Extract each line of the material below that contains the word "lantern".

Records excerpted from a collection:

** begin **

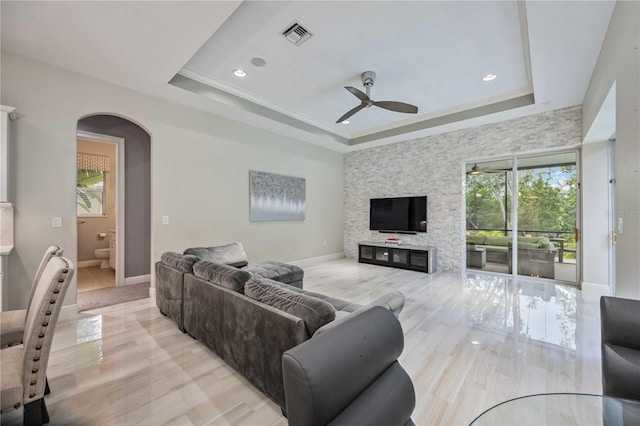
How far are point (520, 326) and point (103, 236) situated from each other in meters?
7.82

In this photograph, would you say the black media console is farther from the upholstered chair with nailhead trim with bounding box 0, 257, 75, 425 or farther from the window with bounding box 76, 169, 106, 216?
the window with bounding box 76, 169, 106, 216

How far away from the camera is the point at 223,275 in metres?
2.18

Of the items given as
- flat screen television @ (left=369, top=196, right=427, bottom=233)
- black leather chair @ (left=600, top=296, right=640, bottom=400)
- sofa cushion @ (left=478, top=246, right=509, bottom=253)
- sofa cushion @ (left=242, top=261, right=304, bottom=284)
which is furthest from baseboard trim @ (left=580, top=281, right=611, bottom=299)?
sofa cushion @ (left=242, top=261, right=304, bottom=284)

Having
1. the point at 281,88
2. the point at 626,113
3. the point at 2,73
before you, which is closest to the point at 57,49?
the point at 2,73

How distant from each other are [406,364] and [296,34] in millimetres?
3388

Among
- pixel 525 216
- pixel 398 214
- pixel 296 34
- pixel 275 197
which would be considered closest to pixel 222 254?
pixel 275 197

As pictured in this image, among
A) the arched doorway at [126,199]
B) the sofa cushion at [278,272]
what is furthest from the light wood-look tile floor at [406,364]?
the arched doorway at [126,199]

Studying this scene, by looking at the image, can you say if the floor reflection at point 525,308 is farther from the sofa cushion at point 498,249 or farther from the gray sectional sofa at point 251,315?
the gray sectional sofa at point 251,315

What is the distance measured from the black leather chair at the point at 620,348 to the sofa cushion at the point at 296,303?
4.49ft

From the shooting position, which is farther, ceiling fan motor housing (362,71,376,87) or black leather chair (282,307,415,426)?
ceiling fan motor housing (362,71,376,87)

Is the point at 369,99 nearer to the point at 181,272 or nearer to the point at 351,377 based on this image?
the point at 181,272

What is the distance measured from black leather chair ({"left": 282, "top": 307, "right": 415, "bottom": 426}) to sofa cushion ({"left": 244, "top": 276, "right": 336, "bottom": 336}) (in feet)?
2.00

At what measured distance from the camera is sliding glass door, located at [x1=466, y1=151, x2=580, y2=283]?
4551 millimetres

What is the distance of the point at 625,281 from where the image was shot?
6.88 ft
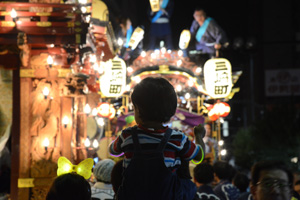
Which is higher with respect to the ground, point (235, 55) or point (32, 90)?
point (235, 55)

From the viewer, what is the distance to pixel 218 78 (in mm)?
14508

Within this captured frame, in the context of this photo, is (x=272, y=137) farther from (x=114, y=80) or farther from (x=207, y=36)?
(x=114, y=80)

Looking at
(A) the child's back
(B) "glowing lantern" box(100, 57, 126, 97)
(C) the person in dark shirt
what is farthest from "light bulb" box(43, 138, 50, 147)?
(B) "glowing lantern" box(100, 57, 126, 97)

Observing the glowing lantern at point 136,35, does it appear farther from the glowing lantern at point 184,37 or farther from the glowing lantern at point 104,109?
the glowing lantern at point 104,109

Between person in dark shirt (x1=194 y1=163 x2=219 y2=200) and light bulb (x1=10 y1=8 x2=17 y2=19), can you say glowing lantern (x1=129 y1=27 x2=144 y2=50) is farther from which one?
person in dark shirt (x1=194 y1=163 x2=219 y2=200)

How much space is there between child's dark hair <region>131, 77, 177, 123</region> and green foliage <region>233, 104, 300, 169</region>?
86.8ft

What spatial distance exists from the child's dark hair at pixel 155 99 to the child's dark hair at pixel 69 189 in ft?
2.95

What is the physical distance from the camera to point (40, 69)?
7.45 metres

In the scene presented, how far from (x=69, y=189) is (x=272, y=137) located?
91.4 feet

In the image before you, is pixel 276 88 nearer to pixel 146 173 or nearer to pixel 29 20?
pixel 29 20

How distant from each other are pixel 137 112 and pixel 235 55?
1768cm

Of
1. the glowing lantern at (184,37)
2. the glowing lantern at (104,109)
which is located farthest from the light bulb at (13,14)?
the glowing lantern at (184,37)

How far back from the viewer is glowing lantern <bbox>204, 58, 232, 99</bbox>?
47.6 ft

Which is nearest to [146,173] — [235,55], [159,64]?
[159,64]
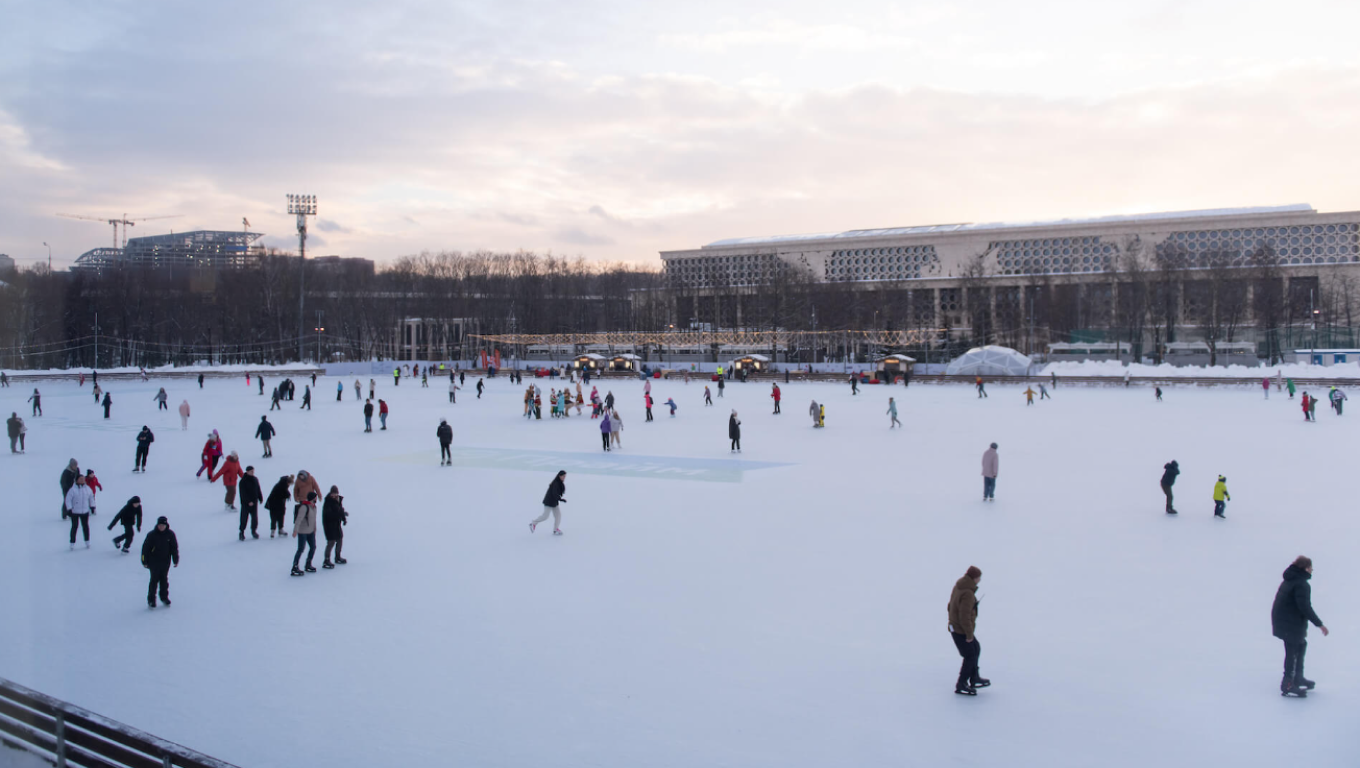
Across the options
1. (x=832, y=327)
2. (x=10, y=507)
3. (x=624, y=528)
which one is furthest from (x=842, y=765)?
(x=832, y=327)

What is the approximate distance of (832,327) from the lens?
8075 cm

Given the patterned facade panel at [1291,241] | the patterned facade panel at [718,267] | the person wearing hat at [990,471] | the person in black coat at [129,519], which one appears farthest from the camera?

** end **
** begin **

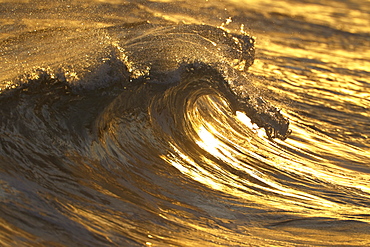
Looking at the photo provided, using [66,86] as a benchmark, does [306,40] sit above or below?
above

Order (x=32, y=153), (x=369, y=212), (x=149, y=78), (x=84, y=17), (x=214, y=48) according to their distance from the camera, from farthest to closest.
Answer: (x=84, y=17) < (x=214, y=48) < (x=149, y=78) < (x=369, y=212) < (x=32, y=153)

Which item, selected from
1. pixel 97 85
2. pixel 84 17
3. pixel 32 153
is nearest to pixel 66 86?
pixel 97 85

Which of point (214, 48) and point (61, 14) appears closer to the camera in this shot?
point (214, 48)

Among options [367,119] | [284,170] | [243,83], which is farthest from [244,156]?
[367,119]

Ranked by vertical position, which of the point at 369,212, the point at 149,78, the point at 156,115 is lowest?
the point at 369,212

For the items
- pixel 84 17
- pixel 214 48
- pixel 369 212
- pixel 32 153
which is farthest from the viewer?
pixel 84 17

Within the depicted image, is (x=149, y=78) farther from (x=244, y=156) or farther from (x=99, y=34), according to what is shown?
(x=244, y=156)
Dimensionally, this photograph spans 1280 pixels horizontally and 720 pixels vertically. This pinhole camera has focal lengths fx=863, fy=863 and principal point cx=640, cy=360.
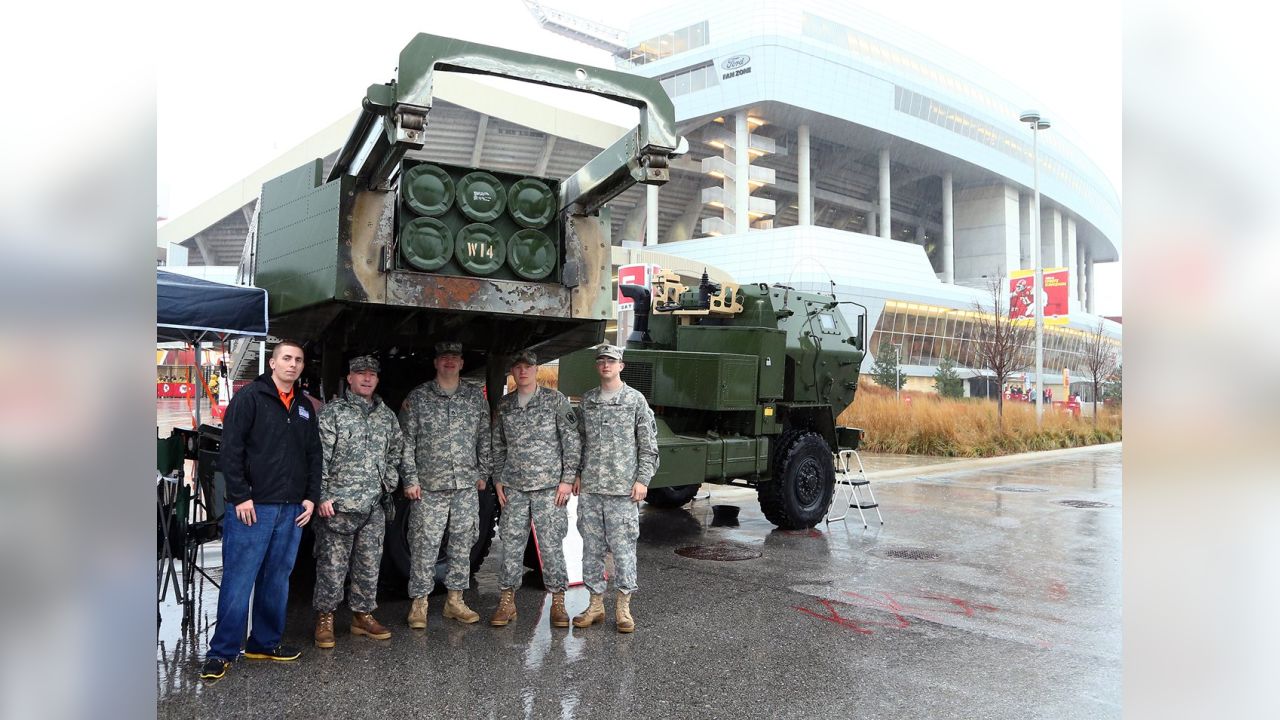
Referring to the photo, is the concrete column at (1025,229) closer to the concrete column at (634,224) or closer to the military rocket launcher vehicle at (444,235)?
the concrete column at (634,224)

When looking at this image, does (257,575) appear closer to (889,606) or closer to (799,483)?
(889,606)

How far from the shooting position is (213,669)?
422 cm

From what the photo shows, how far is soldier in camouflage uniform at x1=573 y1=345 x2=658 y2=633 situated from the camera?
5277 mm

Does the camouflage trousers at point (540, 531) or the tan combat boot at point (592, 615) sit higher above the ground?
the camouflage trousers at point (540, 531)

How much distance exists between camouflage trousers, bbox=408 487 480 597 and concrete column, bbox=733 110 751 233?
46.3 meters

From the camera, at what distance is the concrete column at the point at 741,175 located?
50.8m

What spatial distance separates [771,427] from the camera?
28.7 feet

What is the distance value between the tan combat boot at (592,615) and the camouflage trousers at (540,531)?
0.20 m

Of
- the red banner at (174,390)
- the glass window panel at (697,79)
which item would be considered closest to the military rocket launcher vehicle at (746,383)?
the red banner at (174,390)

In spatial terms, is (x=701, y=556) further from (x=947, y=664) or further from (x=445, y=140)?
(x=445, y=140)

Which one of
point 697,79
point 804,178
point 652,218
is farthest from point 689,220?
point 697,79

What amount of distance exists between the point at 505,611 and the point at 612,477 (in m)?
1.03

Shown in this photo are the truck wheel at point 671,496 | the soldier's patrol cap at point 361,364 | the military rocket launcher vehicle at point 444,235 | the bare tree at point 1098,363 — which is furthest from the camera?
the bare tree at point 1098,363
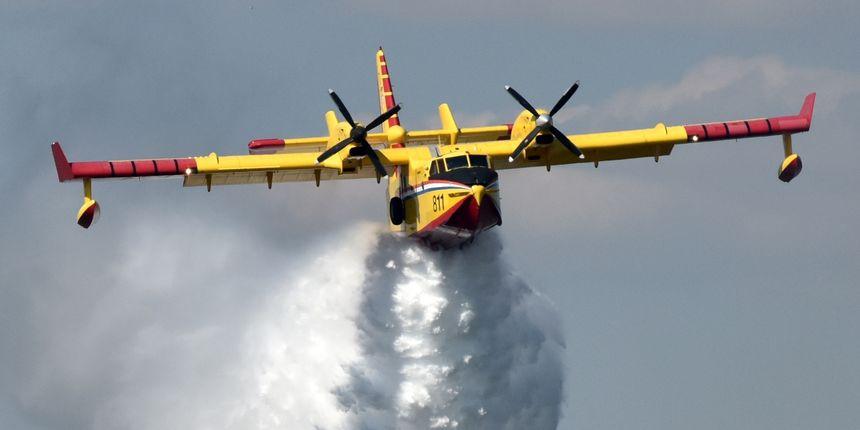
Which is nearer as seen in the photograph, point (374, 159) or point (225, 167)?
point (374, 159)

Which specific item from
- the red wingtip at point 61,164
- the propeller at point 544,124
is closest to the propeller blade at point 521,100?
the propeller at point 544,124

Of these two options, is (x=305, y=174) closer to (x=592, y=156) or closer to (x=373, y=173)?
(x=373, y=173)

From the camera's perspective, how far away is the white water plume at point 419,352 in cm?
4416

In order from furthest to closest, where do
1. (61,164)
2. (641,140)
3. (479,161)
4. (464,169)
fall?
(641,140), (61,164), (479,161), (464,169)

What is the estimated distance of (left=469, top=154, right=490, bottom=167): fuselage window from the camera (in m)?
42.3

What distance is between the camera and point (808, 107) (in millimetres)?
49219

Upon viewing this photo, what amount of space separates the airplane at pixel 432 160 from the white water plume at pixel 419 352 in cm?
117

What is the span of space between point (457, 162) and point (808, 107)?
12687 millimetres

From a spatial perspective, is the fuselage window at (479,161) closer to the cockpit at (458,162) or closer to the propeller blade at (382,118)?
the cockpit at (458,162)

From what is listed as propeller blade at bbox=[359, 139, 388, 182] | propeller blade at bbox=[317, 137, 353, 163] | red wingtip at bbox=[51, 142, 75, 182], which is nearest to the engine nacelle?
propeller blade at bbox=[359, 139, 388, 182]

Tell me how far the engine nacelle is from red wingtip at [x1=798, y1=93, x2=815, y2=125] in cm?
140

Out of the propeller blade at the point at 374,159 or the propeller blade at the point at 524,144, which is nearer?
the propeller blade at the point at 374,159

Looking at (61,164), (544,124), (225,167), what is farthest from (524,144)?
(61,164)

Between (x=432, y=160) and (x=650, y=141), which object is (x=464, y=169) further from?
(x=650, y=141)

** end **
** begin **

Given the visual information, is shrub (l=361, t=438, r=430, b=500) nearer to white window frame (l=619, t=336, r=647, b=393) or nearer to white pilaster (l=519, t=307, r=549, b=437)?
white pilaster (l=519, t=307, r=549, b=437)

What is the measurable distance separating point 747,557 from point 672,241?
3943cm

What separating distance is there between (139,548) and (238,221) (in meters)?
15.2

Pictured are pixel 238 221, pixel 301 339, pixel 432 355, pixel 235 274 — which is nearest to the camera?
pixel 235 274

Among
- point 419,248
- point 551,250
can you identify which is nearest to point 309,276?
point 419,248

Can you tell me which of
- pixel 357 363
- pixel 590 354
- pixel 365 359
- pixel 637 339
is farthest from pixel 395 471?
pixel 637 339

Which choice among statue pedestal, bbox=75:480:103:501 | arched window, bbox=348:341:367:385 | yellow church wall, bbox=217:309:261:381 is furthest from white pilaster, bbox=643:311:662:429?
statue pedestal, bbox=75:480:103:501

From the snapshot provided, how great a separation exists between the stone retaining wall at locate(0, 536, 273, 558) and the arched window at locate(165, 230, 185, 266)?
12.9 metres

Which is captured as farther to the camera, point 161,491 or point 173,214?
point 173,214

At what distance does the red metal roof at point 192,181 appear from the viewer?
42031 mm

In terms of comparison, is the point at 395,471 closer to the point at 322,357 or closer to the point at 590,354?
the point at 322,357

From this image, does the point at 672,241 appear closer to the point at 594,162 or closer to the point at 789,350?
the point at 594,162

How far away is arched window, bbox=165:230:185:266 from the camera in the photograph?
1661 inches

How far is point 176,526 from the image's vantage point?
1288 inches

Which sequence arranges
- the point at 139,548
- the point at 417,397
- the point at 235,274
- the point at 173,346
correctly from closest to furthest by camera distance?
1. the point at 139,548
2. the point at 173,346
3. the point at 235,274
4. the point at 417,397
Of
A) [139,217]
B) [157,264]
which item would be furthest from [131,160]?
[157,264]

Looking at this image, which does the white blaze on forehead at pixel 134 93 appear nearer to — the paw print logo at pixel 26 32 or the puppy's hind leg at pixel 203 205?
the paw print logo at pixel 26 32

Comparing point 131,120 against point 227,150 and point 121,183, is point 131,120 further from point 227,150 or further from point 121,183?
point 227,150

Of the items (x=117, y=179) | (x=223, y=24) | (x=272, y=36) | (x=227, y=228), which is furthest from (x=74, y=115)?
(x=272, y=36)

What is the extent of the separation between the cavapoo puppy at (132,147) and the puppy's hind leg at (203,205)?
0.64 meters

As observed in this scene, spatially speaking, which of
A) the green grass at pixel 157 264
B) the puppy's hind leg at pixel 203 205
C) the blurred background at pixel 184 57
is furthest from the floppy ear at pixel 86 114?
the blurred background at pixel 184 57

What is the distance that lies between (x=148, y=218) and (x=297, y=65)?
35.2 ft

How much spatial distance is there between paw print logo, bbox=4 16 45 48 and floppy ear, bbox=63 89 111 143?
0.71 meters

** end **

• EXERCISE SOLUTION:
(B) "glowing lantern" box(100, 57, 126, 97)
(B) "glowing lantern" box(100, 57, 126, 97)
Observing the glowing lantern at point 136,35, does it appear farther from the glowing lantern at point 184,37 or farther from the glowing lantern at point 104,109?
the glowing lantern at point 104,109
Between person in dark shirt (x1=194 y1=163 x2=219 y2=200) and light bulb (x1=10 y1=8 x2=17 y2=19), can you say glowing lantern (x1=129 y1=27 x2=144 y2=50) is farther from which one?
1. the glowing lantern at (184,37)
2. the glowing lantern at (104,109)
the glowing lantern at (184,37)
How far back from the viewer is glowing lantern <bbox>204, 58, 232, 99</bbox>?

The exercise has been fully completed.